It’s a murky world of tendering out there

It is reassuring to see that Tony Bingham (7 September, page 44) has rubbished so effectively the Office of Fair Trading’s (OFT) heavy handed attempts to outlaw the practice of cover pricing - a device in which a contractor avoids having to inform the client that he doesn’t want the job by simply making sure his tender will be higher than the others. Bingham suggests the OFT did not understand the difference between a cover (legal), and collusive tendering (illegal).

The market place is notoriously uncertain. Tendering strategy is almost an art form - which schemes to bid for, guessing how they will fit your programme, and allowing for schemes to be abandoned at the last minute. These, and many other constraints, are matters of fine judgment. One particular factor is the damage to the relationship between contractor and client by declining to tender, and the risk that the client will not ask the contractor to tender again.

Thus, cover pricing must continue to be a device available to the over stretched contractor.

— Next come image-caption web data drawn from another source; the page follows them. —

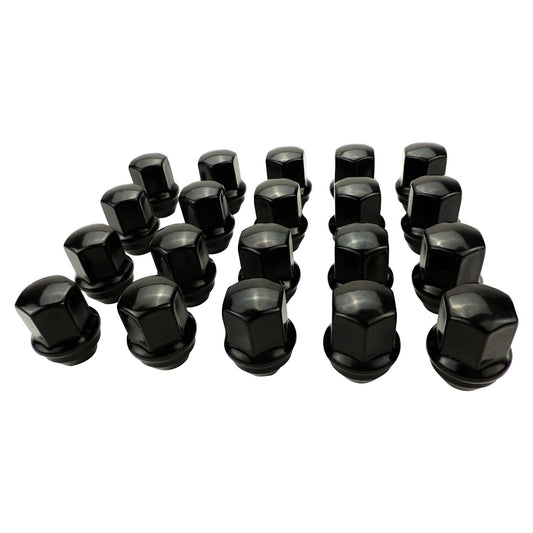 Crown Automotive Lug Nut Kit – 6509422BLK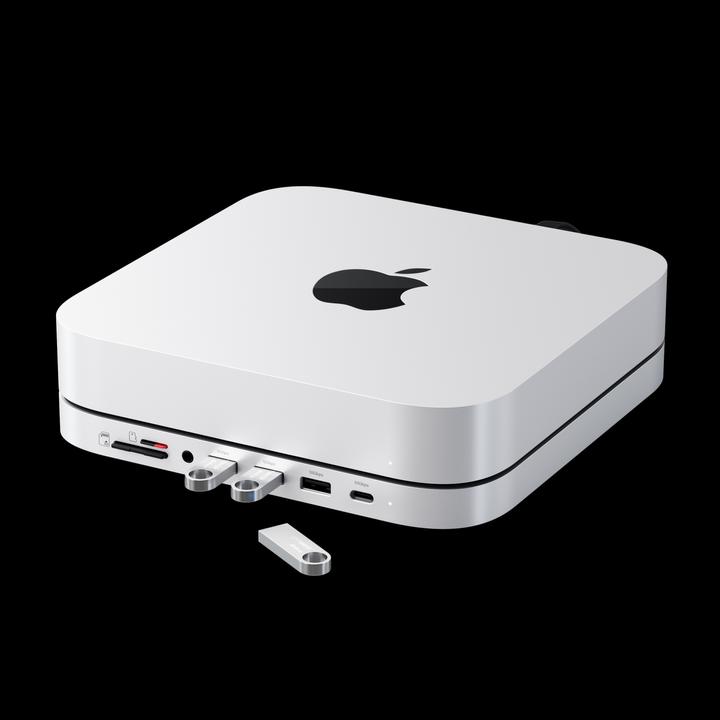 Actual product image Satechi St-Gmmshs (USB-C, 7 Ports)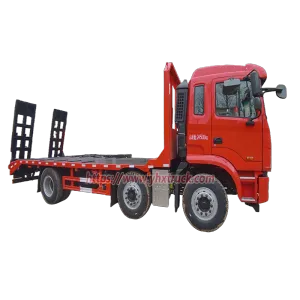 JAC 6&times;2 Flatbed Truck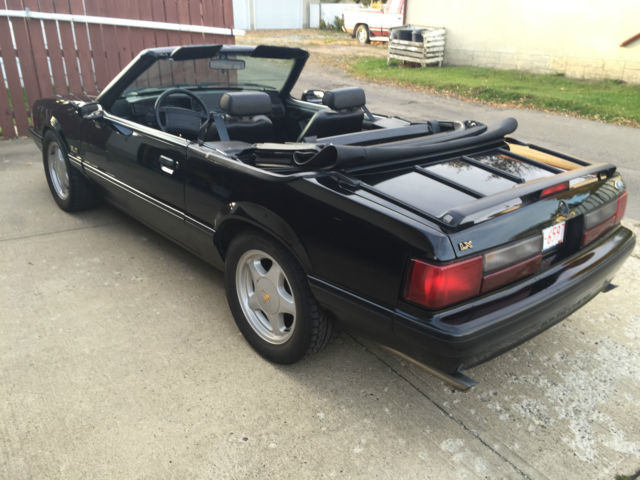 1991 Ford Mustang LX - photo 7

But one thing that Bingham overlooks is that the contractor has to know at least one of the other bidders before he can get a cover. The cover price itself has to be judged carefully, so that it looks realistic, yet safely too high to be considered. I have suspected in my professional life there to be a murky underworld network of exchanging information by contractors during the tendering process. Whether this amounts to collusion is a matter for speculation, but if the OFT found evidence, they may well be justified in punishing some contractors.